膜透過性のアルギニンペプチドとして、最初に見つかったものはHIV-1(1型ヒト免疫不全ウイルス)のTatタンパク質由来の塩基性ペプチド(TATペプチド)でした。私達が研究を開始した時点では、この膜透過能はTATペプチドに固有のものと思われていましたが、私達のグループは種々の塩基性ペプチドの合成を通して、膜透過能がアルギニンに富む塩基性ペプチドに共通してみられることを世界に先駆けて報告しました(Futaki, JBC 2001; Suzuki JBC 2002; Futaki Biochemistry 2002)。

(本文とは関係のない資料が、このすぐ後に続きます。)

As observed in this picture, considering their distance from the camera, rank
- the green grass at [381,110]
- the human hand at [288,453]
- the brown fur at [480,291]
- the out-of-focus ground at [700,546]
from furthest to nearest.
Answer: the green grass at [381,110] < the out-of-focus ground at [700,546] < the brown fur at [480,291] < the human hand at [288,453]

この結果は、細胞内移行におけるアルギニン残基の重要性を示すとともに、様々な膜透過ペプチドが設計可能であることを示すものでした。

(ii)アルギニンペプチドの生理的取込様式

アルギニンペプチドの細胞内移行には細胞の飲食作用(エンドサイトーシス)を介する生理的取込と、細胞膜の直接透過による非生理的取込の二つの側面があり、条件に応じてこれらの関与する度合いが変わってきます。私達のグループは、この生理的取込には、マクロピノサイトーシスという特殊なエンドサイトーシスが関与することや、アルギニンペプチドと細胞表面のプロテオグリカン(硫酸化多糖)との相互作用がマクロピノサイトーシスの誘起に重要な役割を果たすことを見いだしています(Nakase, Mol. Ther. 2004; Nakase Biochemistry 2007)。最近では、光親和性標識の手法を用いて、マクロピノサイトーシスを誘導する受容体の存在に関しても検討を進めています(投稿中)。様々なウイルスの宿主細胞への感染にもマクロピノサイトーシスが関与することが明らかになってきており(Mercer, Nature Cell Biol. 2009)、この関連からもアルギニンペプチドの細胞内移行機序は興味を持たれています。

テキスト ボックス:

(iii)アルギニンペプチドの直接的な細胞膜透過

テキスト ボックス: 私達は、アルギニンペプチドに連結された分子の分子量が比較的小さい場合(数千~2、3万)に、条件を適切に設定することにより、これらの分子の多くは直接細胞膜を通過し、サイトゾルへと移行し得ることを示しています(Kosuge, Bioconjug Chem. 2008)。さらに、ピレンブチレートなどの対イオン分子を利用することで一層効率的な細胞内移行が達成されることを見いだしました(Takeuchi, ACS Chem. Biol. 2006)。たとえば、ラット海馬の初代培養細胞への遺伝子導入は一般に容易ではありませんが、この方法を用いて、緑色蛍光タンパク質(EGFP)を数分の間に導入することが出来ました(写真)。ピレンブチレートを用いる方法は、in vivoでの送達には適していない反面、化学修飾したタンパク質の細胞内導入などケミカルバイオロジー的応用に特に重要と考えられます。京都大学工学研究科の白川教授のグループとの共同研究で行ったin cell NMRの実験における15N標識ユビキチンの細胞内導入(Inomata, Nature 2009)などはこの好例と考えられます。

(iv)薬物送達への応用

私達は、関連分野の研究者との共同研究を交え、この方法の薬物や有用生理活性物質の細胞内送達への適用性に関しても検討を加えてきました。タンパク質や遺伝子の細胞内送達に加え、最近では、マウスを用いたin vivo実験でアルギニンペプチドのガンへの集積性に関しての興味深い結果が得られています(京都大学薬学研究科佐治研究室との共同研究。投稿中)。

(2)新規膜透過ペプチドのデザイン

上記のようにアルギニンペプチドは、非常に有用で、また学術的にも興味ある研究対象ですが、残念ながらオールマイティではなく、特に高分子量のタンパク質を高効率でサイトゾルに移送したい場合などには、更に効率のよい導入法の開発が必要です。私達は、アルギニンペプチドを用いた導入条件の改良を行うとともに、全く新しいアプローチでの細胞内送達法に関しても開発を進めています。